** Exercise **
Reproduce word for word the lines of the data below, starting at the line that contains "this 600×326 image." and ending at the final line of the data, with both of those lines included.

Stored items
***
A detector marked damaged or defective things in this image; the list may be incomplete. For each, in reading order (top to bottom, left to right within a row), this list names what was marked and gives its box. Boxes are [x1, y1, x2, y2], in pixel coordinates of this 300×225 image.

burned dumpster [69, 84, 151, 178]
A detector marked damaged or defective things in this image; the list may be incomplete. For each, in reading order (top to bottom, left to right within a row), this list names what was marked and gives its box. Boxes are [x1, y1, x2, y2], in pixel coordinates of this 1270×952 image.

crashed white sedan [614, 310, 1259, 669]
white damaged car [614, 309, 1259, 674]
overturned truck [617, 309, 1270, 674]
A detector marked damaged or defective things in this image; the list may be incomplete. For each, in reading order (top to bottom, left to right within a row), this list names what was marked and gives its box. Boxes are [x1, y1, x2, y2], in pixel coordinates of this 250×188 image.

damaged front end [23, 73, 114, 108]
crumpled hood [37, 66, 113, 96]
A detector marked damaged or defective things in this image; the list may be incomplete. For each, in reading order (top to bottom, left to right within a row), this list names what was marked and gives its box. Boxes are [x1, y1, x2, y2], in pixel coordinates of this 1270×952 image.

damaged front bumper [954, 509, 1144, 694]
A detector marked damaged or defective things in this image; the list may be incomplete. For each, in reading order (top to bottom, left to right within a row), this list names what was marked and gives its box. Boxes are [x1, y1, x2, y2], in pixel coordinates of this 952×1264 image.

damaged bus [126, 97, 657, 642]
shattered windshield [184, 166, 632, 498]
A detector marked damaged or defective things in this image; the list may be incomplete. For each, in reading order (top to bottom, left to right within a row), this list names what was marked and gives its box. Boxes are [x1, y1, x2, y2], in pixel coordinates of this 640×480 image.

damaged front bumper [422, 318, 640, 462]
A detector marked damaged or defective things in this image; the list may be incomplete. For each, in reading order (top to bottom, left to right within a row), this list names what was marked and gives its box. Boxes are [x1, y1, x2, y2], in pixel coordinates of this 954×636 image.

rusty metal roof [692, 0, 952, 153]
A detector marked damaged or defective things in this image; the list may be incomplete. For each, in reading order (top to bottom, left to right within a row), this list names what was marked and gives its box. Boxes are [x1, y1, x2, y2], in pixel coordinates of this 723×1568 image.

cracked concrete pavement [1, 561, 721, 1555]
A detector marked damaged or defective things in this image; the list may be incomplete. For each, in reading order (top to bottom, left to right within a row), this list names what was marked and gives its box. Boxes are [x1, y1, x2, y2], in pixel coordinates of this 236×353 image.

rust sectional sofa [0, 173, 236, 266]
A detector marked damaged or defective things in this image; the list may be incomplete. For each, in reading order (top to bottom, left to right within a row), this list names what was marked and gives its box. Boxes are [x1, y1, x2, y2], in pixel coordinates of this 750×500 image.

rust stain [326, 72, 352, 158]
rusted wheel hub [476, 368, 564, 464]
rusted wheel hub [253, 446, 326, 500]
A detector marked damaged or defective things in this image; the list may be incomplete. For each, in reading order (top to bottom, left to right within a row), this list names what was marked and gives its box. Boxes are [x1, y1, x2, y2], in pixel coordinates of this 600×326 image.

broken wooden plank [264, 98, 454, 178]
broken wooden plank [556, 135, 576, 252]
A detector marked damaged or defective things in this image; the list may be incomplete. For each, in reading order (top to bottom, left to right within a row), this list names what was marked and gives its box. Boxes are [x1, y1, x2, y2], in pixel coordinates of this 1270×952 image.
***
** Written reply **
A detector marked damaged or defective things in this image; the list may be incomplete. For each, in reading order (top to bottom, left to right within a row), this list names what was marked and gives its box. Boxes are [x1, y1, x2, y2], in pixel coordinates of this 600×326 image.

broken wooden plank [264, 98, 454, 178]
broken wooden plank [556, 135, 576, 252]
A detector marked damaged or defective things in this image; the list may be incomplete. For each, in reading order (top to bottom, left to right within a row), this list names what was marked and gives its box. Boxes are [x1, y1, x2, y2], in pixel coordinates of this 1270×952 image.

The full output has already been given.